___ RECORDED DATA ___

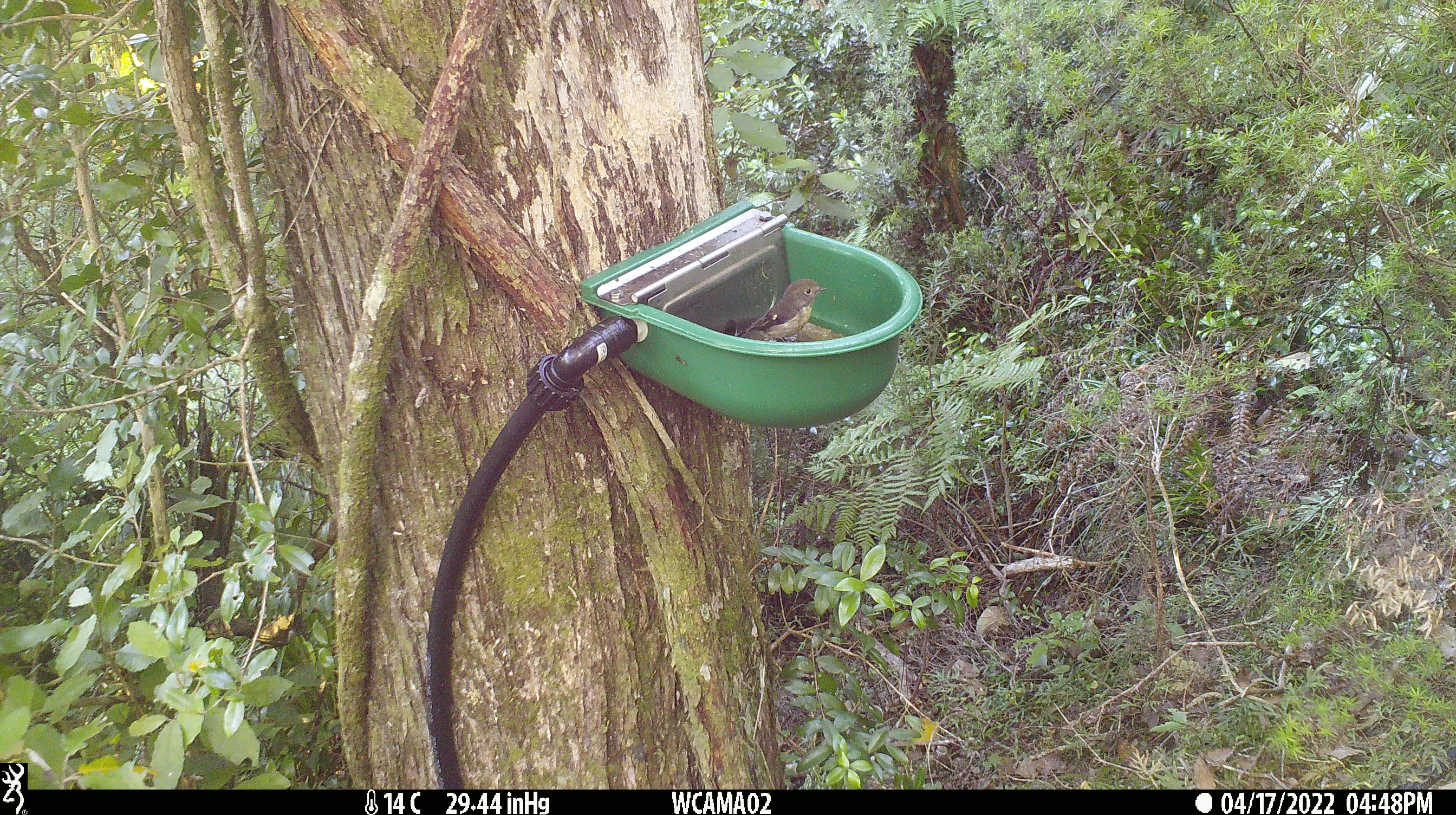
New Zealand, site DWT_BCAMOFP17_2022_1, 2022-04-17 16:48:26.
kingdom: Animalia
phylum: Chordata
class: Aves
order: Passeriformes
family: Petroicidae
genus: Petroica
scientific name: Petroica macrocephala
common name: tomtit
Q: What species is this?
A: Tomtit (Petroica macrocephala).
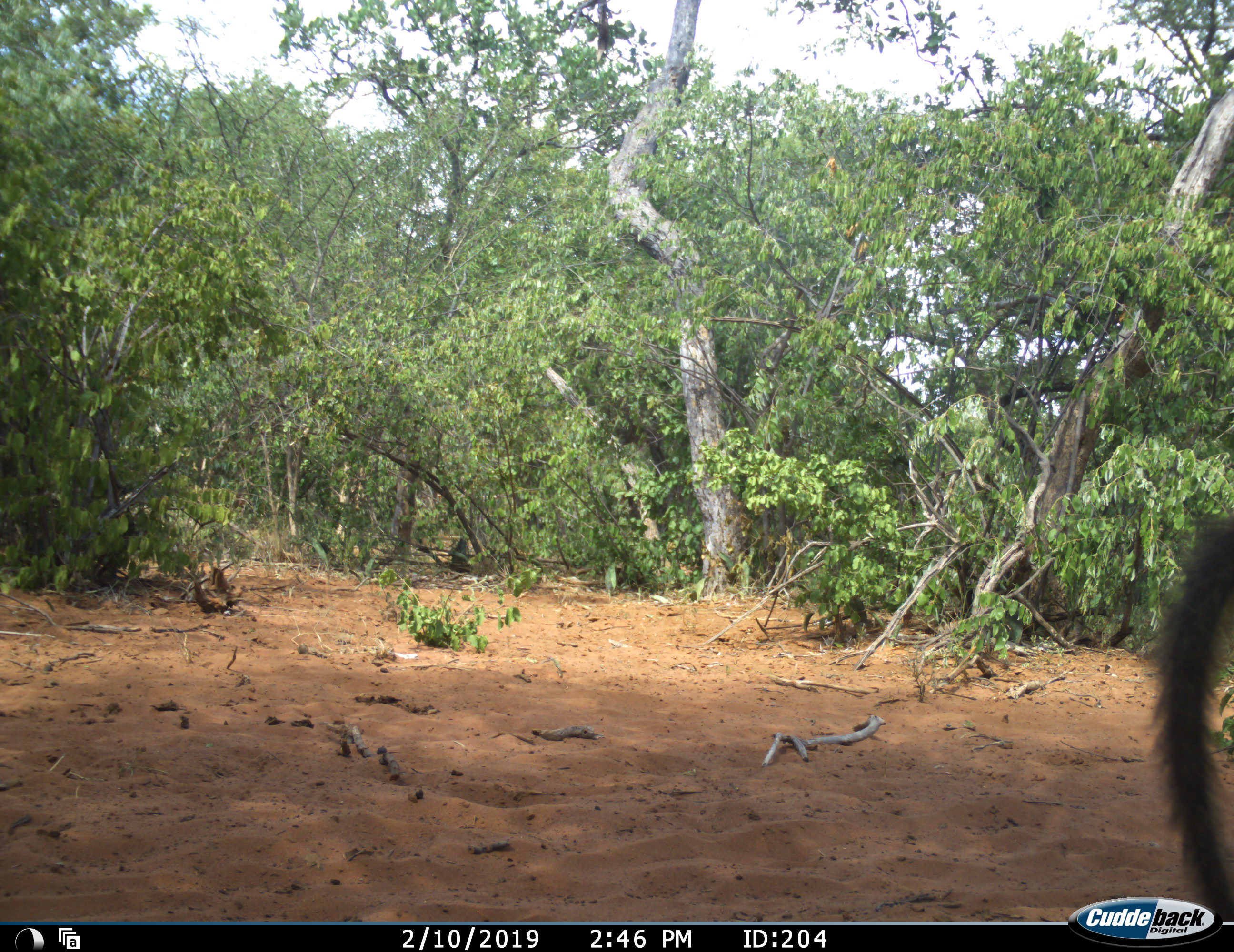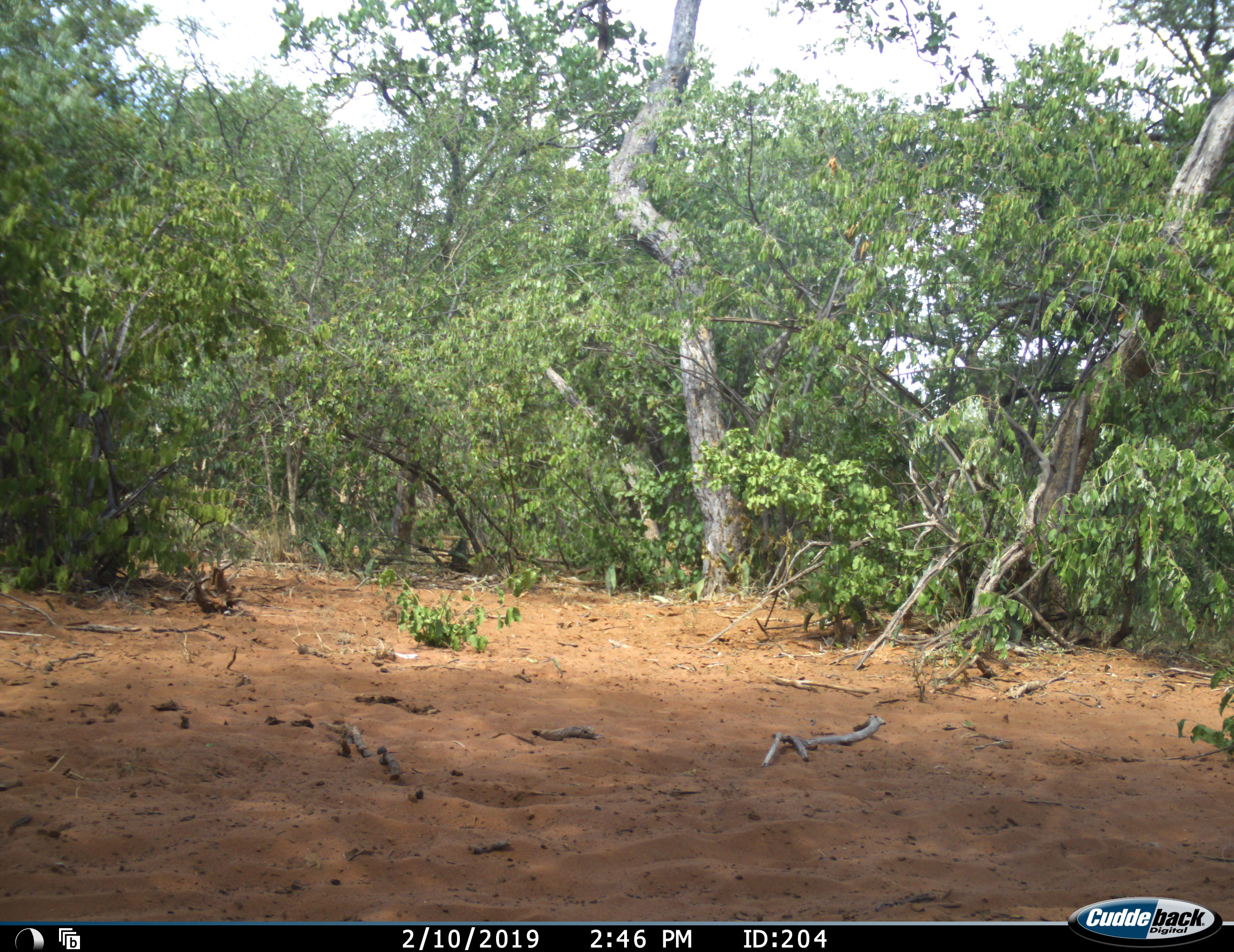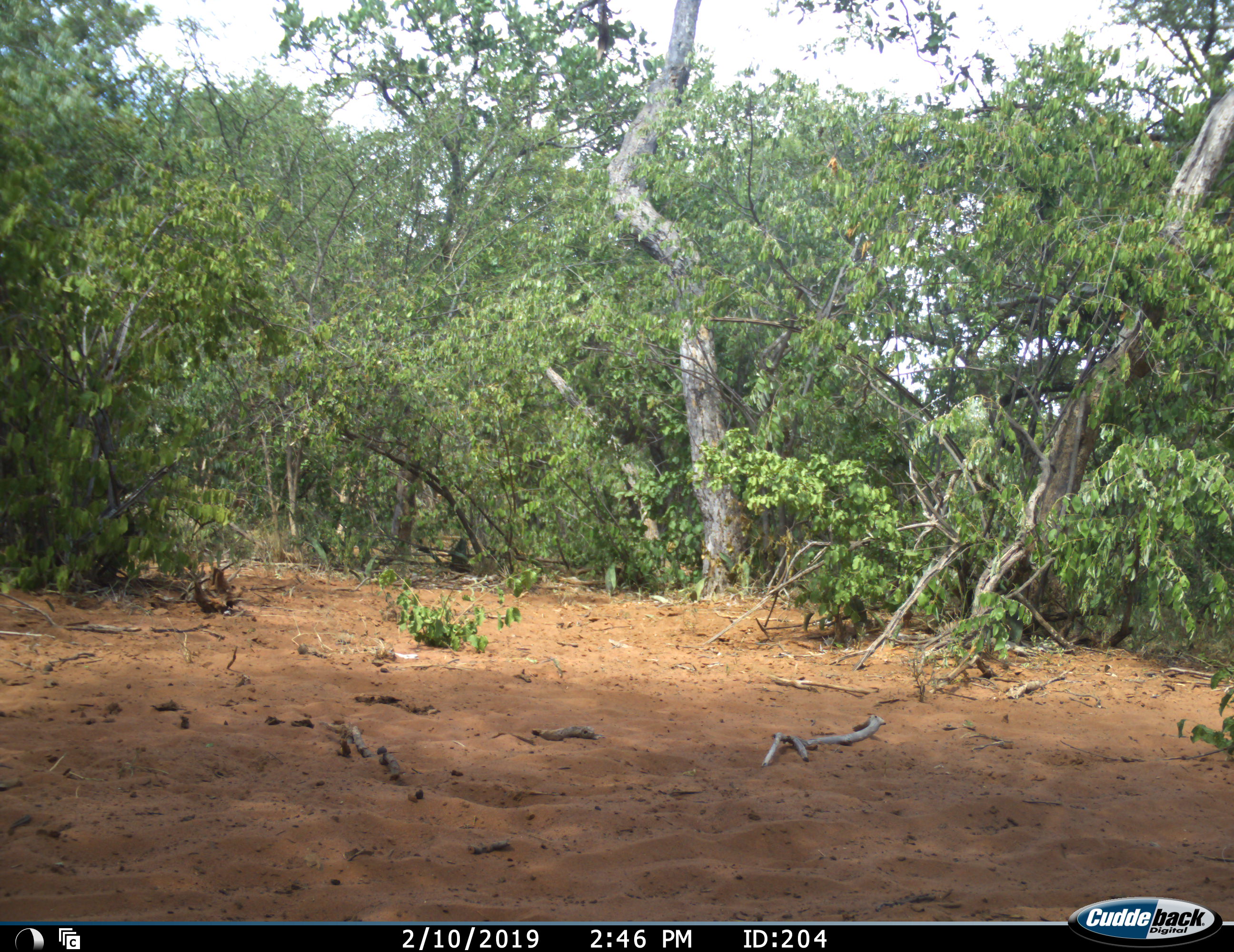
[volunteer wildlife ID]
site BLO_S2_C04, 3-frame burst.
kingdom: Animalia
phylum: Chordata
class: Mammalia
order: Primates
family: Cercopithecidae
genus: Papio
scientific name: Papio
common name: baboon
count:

___

» PROBLEM REQUIREMENTS:
In the entries above, find lines with "site" and copy each.

» OUTPUT OF THE TASK:
New Zealand, site DWT_BCAMOFP17_2022_1, 2022-04-17 16:48:26.
site BLO_S2_C04, 3-frame burst.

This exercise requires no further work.